In November 2024, the German Federal Office for Information Security (BSI) published a joint declaration on post-quantum cryptography together with partners from 17 other European Union member states. In it, they call on industry, operators of critical infrastructure and public administration to initiate the transition to post-quantum cryptography and describe the necessary steps for this transition. At the same time, however, they continue to warn of the threat to information security posed by quantum computers. "This is a very difficult problem, especially because the internet is global. You can't just take out one factorisation-based process overnight and use a new one. You need a simultaneity that you can't achieve worldwide. And even if all server operators were to switch over at the same time, they would still have to get their best friend, their mother or whoever else they know to download their mobile phone at the same time. It can't work like that. So there has to be an orderly transformation."

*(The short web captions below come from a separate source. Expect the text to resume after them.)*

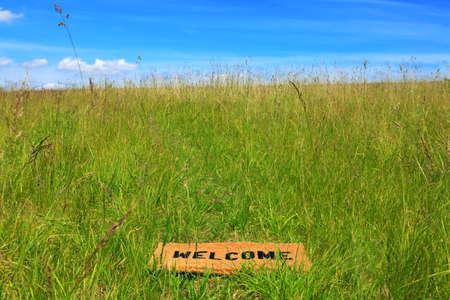 Foto de un felpudo de bienvenida en un prado de hierba en un día soleado con el cielo azul y el sol.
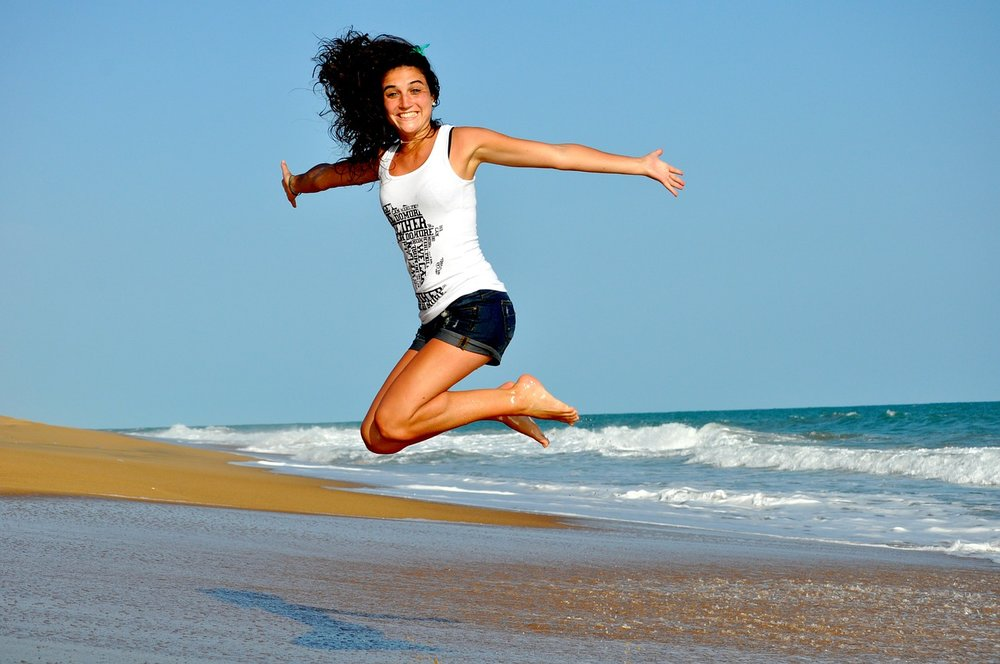 image of a healthy skinny white women jumping in the air with glee, full of vitality and health illness shaming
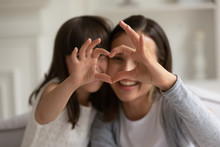 Happy Young Mother With Little Daughter Making Focused Heart Sign.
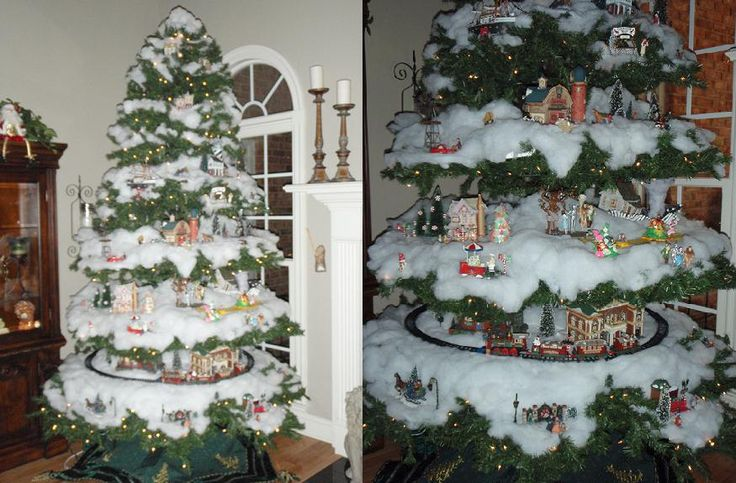 """My Village Christmas tree.  Separated and flattened branches. The bottom layer had a working train running around it.   Each section had one or more """"villages"""" in it - Wizard of Oz - complete with tornado, Candyland, Farmville/Hay Day, Lighthouse w ship - etc.  See here on HGTV Share My Craft for more pics: http://my.hgtv.com/share-my-craft/Holiday/Village-Christmas-Tree/detail.esi?oid=2399194"""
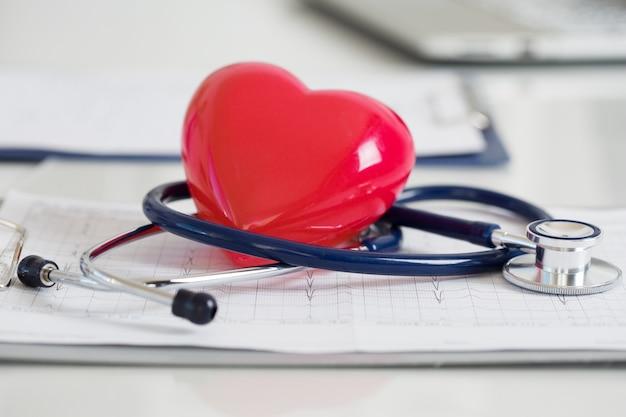 心電図に横たわっているstethescopeと赤いハート。ヘルスケア、心臓病学および医療の概念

There is currently a lot of talk about the feasibility of this transformation. Companies are currently in the process of researching where they are using crypto processes at all or hiring consultants to carry out a kind of crypto inventory in order to find the construction sites. The compatibility of the new procedures and the new computing methods also had to be properly checked. But that's not all. "You also need engineers who understand this new maths, because it works completely differently. And so far, there are only a few universities that offer teaching in this area." In general, the new, so-called post-quantum methods are robust, but the slightest error could result in a complete security failure.

Systems should already be made quantum-proof today so that patents, property rights and company secrets, for example, remain encrypted after the introduction of these devices.

Cryptographic processes need to be adapted

Cryptographic processes that have so far been implemented on conventional hardware must be adapted to quantum computers. This also means new research priorities. "We are looking for new procedures that are based on new mathematics, that is the adaptation," says the scientist. "We want to train computer scientists at the highest level and one of the biggest construction sites on the Internet is post-quantum transformation. It is essential that we anchor this aspect in the degree programme. We will therefore soon be offering specialisation areas for this area in computer science studies, on the subject of security, robustness and trust. We are looking at the construction of these processes and considering how we can move from theory to practice. With our current knowledge, we can better prepare for the post-quantum transformation and put more internet security on a much more robust footing from the outset. On the one hand, it's a curse because we have to rebuild a lot, but it's also a blessing because we can clean up a lot of things and prepare them the way we want them to be in the future."

Quantum computers will not replace conventional computers. "They are simply different machines," emphasises Jager in conclusion. "You will probably never be able to run programmes like Excel or Word on a quantum computer. But if you want to solve certain specialised problems that would overwhelm a conventional computer, then you could perhaps use a quantum computer."

Uwe Blass

Prof Dr Tibor Jager heads the IT Security and Cryptography section of the Faculty of Electrical Engineering, Information Technology and Media Technology at the University of Wuppertal.